*Kurze Übung A*.
Stimmen die folgenden Aussagen mit dem Forumsthread über Seerosen überein? Antworte jeweils mit Ja oder Nein und zitiere die entscheidenden Worte aus dem Text. (i) Der Teich liegt im Schatten. (ii) Die große Seerose steht 80 cm tief. (iii) Die Pflanzen wurden dieses Jahr gedüngt.
*Kurze Übung B*.
Worin stehen die Seerosen laut dem Forumsthread über Seerosen?
*Kurze Übung C*.
Führe den Forumsthread über Seerosen ab dem letzten Satz weiter.

*Textauszug*.
---*---

# Seerosen blühen kaum



## mareike (12. Aug. 2015)

Hallo,

ich habe drei Seerosen. Bis jetzt hatte ich drei Blüten. Die gelbe kleine, die letztes Jahr jede Menge Blüten hatte, hat dieses Jahr keine einzige. Liegt das an der Witterung, da wir so gut wie keinen Regen hatten und ich laufend den Teich mit Leitungswasser auffüllen muss. Oder kann das auch daran liegen, dass sich die Krebsscheren so vermehrt haben und Einfluss auf das Wachsen haben? Muss man die Krebsscheren aussortieren?

Viele Fragen, hoffe ihr könnt mir einen Rat geben.

Viele Grüße
mareike


----------



## Eva-Maria (13. Aug. 2015)

moin Mareike,
hast Du bitte mal
- ein paar schlüssige Fotos zu Deinem Teich und dessen Lage
- konkretere Beschreibung zu Größe und Tiefe Deines Teiches
- Informationen zu besagter Seerose.... in welchem Substrat steht sie, wird sie gedüngt, etc.
- wie dicht ist die Bepflanzung in Deinem Teich insgesamt

Wir haben doch alle keine 'Kristall-Kugel'.... und wenn Du vernünftige Hilfe haben möchtest,
müssen wir schon wissen über was wir hier konkret schreiben.


----------



## mareike (14. Aug. 2015)

Hallo Eva-Marie,

danke für deine Antwort. Der Teich liegt voll in der Sonne und ist gute 1 m tief. Die Seerosen sind in Körben in Lehmsubstrat. In der Mitte an der tiefsten Stelle ist __ Hornblatt, verschiedene Sauerstoffpflanzen und Krebsscheren. Die große Seerose steht 80 cm tief und die zwei kleineren 50 cm tief. Ich  habe dieses Jahr die Pflanzen nicht gedüngt, da ich voriges Jahr mächtig mit Fadenalgen gekämpft hatte. Gegen die Sonne sind Sonnenschirme aufgestellt, die etwas Schatten auf den Teich bringen.

Bilder stelle ich am Wochenende ein. Da muss mir mein Sohn bei helfen.

---*---

*Gegebene Angaben*.
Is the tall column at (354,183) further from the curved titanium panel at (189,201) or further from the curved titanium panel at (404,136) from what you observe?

---*---

*Antwort A*.
(i) Nein: „Der Teich liegt voll in der Sonne“
(ii) Ja: „Die große Seerose steht 80 cm tief“
(iii) Nein: „dieses Jahr die Pflanzen nicht gedüngt“

*Antwort B*.
In Körben mit Lehmsubstrat.

*Antwort C*.
Viele Grüße
mareike


----------



## Christine (14. Aug. 2015)

mareike schrieb:


> Ich habe dieses Jahr die Pflanzen nicht gedüngt


Tja, da liegt der Hund begraben. Wenn Du den Dünger für die Seerosen richtig einbringst, sollten die Fadenalgen nichts davon abbekommen. Die Langzeitdüngekegel gehören tief ins Substrat gedrückt.


----------



## andreas w. (14. Aug. 2015)

das kann ja alles möglich sein, aber ich habe schon lange keinen Dünger mehr in unseren Teich eingebracht und meine Seerosen blühen heuer alle sehr spät und spärlich. muß also nicht unbedingt was mit der Düngerei zu tun haben - was allerdings die Tatsache nicht verändert, daß die Fadenalgen und die Düngung miteinander zu tun haben werden . Also wie man hierzulande sagt: uffbasse!.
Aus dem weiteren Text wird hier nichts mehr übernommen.